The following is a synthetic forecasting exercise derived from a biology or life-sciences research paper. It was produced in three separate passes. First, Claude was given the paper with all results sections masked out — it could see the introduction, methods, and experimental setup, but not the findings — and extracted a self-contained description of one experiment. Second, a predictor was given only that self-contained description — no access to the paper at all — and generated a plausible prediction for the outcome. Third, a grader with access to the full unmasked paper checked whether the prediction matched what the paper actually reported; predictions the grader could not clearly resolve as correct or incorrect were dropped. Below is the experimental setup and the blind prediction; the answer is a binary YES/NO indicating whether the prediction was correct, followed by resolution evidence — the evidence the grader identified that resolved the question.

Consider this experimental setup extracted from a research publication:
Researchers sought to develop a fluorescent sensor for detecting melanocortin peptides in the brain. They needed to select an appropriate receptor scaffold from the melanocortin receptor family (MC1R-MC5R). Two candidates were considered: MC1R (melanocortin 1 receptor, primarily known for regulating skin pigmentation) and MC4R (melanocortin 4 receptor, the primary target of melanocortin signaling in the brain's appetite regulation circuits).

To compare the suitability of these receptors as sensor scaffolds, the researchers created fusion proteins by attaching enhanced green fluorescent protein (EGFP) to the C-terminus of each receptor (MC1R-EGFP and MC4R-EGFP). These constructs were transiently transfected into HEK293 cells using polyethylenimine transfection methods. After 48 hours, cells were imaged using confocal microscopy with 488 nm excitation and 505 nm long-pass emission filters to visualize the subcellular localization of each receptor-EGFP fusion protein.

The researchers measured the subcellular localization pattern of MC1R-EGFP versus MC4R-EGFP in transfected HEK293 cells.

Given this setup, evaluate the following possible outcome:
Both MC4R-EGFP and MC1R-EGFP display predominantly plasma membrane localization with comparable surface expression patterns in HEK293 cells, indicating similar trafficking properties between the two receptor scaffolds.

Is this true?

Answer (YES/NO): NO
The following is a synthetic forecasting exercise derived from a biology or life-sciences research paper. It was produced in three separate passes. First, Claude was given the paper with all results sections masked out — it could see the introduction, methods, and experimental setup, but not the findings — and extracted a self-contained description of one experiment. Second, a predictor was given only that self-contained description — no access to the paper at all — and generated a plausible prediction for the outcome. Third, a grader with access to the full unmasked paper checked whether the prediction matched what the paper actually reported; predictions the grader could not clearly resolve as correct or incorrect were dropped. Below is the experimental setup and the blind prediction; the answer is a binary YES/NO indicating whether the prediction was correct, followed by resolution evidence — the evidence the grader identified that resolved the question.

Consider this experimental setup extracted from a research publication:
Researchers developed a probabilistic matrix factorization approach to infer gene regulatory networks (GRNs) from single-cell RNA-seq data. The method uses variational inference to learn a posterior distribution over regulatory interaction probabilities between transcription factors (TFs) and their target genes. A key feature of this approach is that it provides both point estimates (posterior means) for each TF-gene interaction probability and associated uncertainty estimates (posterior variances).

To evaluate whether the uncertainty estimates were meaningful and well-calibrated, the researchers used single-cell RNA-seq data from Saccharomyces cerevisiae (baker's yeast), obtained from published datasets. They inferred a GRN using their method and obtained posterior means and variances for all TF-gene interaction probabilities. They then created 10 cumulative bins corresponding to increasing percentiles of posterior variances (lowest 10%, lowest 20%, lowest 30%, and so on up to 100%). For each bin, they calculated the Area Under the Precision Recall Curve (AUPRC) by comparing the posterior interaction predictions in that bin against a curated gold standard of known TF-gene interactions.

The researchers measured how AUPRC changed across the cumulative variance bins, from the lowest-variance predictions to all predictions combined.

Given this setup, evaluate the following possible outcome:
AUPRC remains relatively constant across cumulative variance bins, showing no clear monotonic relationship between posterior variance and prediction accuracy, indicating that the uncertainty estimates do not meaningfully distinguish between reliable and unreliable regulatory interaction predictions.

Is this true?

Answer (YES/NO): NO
--
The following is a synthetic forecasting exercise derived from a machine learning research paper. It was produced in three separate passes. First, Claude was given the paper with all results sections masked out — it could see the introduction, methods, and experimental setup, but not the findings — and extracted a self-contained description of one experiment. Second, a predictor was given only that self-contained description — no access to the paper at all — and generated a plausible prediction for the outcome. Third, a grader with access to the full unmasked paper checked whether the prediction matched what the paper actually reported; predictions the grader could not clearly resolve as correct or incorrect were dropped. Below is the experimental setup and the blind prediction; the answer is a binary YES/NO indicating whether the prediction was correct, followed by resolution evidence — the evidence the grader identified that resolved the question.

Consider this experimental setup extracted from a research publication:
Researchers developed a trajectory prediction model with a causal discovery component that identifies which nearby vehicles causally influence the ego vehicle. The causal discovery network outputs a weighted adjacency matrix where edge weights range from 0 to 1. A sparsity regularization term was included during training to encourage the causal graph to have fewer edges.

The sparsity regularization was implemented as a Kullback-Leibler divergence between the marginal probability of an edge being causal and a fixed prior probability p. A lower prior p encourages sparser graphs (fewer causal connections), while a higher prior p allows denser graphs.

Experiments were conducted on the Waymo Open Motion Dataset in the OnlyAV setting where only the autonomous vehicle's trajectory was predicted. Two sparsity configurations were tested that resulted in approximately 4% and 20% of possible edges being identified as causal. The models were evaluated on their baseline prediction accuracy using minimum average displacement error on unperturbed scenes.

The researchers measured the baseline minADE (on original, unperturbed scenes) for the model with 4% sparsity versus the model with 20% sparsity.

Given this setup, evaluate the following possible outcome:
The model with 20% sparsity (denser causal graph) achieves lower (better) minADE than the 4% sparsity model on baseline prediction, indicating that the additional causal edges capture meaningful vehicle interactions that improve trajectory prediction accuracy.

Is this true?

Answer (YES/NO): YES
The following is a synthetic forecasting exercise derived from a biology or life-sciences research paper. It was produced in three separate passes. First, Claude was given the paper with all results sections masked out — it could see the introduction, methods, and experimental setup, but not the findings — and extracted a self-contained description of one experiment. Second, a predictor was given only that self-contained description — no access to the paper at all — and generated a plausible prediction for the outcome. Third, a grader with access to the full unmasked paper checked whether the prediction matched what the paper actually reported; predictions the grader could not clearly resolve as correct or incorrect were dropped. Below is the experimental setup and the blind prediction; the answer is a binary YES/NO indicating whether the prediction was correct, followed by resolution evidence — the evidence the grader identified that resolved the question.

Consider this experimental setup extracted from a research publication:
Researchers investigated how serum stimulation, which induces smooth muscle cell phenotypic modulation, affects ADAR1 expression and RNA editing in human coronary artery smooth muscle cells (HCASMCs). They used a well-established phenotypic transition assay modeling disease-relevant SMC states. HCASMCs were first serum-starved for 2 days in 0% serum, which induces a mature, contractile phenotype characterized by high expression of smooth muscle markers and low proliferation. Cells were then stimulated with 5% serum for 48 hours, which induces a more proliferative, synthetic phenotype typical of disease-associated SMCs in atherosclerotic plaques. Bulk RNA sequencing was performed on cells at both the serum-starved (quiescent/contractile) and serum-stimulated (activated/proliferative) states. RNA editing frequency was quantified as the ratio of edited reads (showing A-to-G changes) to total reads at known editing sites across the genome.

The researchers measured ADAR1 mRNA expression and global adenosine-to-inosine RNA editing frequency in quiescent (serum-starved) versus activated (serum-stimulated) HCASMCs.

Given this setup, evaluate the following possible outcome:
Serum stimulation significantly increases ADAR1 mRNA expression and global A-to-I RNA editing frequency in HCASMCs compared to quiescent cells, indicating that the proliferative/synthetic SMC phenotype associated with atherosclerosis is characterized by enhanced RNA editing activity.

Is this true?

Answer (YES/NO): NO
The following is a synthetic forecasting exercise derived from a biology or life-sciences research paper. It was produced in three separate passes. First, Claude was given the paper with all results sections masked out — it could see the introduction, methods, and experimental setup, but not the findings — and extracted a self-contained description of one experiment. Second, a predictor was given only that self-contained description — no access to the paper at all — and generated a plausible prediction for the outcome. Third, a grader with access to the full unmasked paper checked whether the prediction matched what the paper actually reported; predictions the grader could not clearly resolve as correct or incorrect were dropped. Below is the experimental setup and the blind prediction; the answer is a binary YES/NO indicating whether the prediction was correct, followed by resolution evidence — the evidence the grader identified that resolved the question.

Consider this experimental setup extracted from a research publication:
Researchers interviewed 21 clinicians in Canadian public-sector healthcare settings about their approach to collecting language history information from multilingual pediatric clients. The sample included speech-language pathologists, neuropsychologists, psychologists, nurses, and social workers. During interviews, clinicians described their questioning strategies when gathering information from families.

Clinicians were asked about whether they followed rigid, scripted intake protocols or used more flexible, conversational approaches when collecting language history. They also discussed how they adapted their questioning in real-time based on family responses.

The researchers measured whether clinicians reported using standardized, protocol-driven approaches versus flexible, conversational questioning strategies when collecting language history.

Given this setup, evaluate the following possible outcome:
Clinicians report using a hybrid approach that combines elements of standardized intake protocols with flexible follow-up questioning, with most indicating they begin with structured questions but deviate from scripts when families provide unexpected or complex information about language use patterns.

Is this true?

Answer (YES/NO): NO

--- Your task ---
Among the records above, find the lines where the word "patterns" appears and copy them.

--- Result ---
Both MC4R-EGFP and MC1R-EGFP display predominantly plasma membrane localization with comparable surface expression patterns in HEK293 cells, indicating similar trafficking properties between the two receptor scaffolds.
Clinicians report using a hybrid approach that combines elements of standardized intake protocols with flexible follow-up questioning, with most indicating they begin with structured questions but deviate from scripts when families provide unexpected or complex information about language use patterns.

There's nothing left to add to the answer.